[Stored records]

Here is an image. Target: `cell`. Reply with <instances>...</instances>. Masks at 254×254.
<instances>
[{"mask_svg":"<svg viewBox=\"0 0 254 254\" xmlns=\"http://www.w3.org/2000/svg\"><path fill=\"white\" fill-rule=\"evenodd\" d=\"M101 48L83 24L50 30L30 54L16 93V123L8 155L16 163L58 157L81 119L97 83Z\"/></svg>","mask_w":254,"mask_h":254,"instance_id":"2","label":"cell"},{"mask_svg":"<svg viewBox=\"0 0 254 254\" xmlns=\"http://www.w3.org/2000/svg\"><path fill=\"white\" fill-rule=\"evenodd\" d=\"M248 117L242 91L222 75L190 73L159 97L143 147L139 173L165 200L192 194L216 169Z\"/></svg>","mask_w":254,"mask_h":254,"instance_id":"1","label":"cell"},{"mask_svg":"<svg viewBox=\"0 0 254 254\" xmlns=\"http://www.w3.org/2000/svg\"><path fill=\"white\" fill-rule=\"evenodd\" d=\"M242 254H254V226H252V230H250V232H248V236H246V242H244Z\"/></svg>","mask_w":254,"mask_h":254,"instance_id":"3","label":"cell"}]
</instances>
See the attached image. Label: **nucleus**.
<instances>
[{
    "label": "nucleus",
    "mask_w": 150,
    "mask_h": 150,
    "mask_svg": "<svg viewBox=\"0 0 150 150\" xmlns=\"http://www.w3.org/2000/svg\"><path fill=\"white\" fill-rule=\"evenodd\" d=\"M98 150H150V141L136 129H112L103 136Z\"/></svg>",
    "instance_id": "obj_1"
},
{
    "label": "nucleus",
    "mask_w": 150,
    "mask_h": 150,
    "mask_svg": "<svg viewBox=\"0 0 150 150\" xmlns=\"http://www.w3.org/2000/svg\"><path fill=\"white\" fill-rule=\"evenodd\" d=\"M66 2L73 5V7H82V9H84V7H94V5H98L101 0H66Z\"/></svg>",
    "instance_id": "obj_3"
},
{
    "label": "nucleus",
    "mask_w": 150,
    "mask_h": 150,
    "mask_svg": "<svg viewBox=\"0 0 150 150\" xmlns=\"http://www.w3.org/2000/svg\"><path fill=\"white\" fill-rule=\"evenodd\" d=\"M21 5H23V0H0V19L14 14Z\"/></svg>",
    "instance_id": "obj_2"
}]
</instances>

*JOB*: Copy all of the rows above word for word, changing nothing.

*TASK ANSWER*:
Here is an image. Target: `cell`. Reply with <instances>...</instances>. Masks at 254×254.
<instances>
[{"mask_svg":"<svg viewBox=\"0 0 254 254\" xmlns=\"http://www.w3.org/2000/svg\"><path fill=\"white\" fill-rule=\"evenodd\" d=\"M101 48L83 24L50 30L30 54L16 93V123L8 155L16 163L58 157L81 119L97 83Z\"/></svg>","mask_w":254,"mask_h":254,"instance_id":"2","label":"cell"},{"mask_svg":"<svg viewBox=\"0 0 254 254\" xmlns=\"http://www.w3.org/2000/svg\"><path fill=\"white\" fill-rule=\"evenodd\" d=\"M248 117L242 91L222 75L190 73L159 97L143 147L139 173L165 200L192 194L216 169Z\"/></svg>","mask_w":254,"mask_h":254,"instance_id":"1","label":"cell"},{"mask_svg":"<svg viewBox=\"0 0 254 254\" xmlns=\"http://www.w3.org/2000/svg\"><path fill=\"white\" fill-rule=\"evenodd\" d=\"M242 254H254V226H252V230H250V232H248V236H246V242H244Z\"/></svg>","mask_w":254,"mask_h":254,"instance_id":"3","label":"cell"}]
</instances>
See the attached image. Label: **nucleus**.
<instances>
[{
    "label": "nucleus",
    "mask_w": 150,
    "mask_h": 150,
    "mask_svg": "<svg viewBox=\"0 0 150 150\" xmlns=\"http://www.w3.org/2000/svg\"><path fill=\"white\" fill-rule=\"evenodd\" d=\"M98 150H150V141L136 129H112L103 136Z\"/></svg>",
    "instance_id": "obj_1"
},
{
    "label": "nucleus",
    "mask_w": 150,
    "mask_h": 150,
    "mask_svg": "<svg viewBox=\"0 0 150 150\" xmlns=\"http://www.w3.org/2000/svg\"><path fill=\"white\" fill-rule=\"evenodd\" d=\"M66 2L73 5V7H82V9H84V7H94V5H98L101 0H66Z\"/></svg>",
    "instance_id": "obj_3"
},
{
    "label": "nucleus",
    "mask_w": 150,
    "mask_h": 150,
    "mask_svg": "<svg viewBox=\"0 0 150 150\" xmlns=\"http://www.w3.org/2000/svg\"><path fill=\"white\" fill-rule=\"evenodd\" d=\"M21 5H23V0H0V19L14 14Z\"/></svg>",
    "instance_id": "obj_2"
}]
</instances>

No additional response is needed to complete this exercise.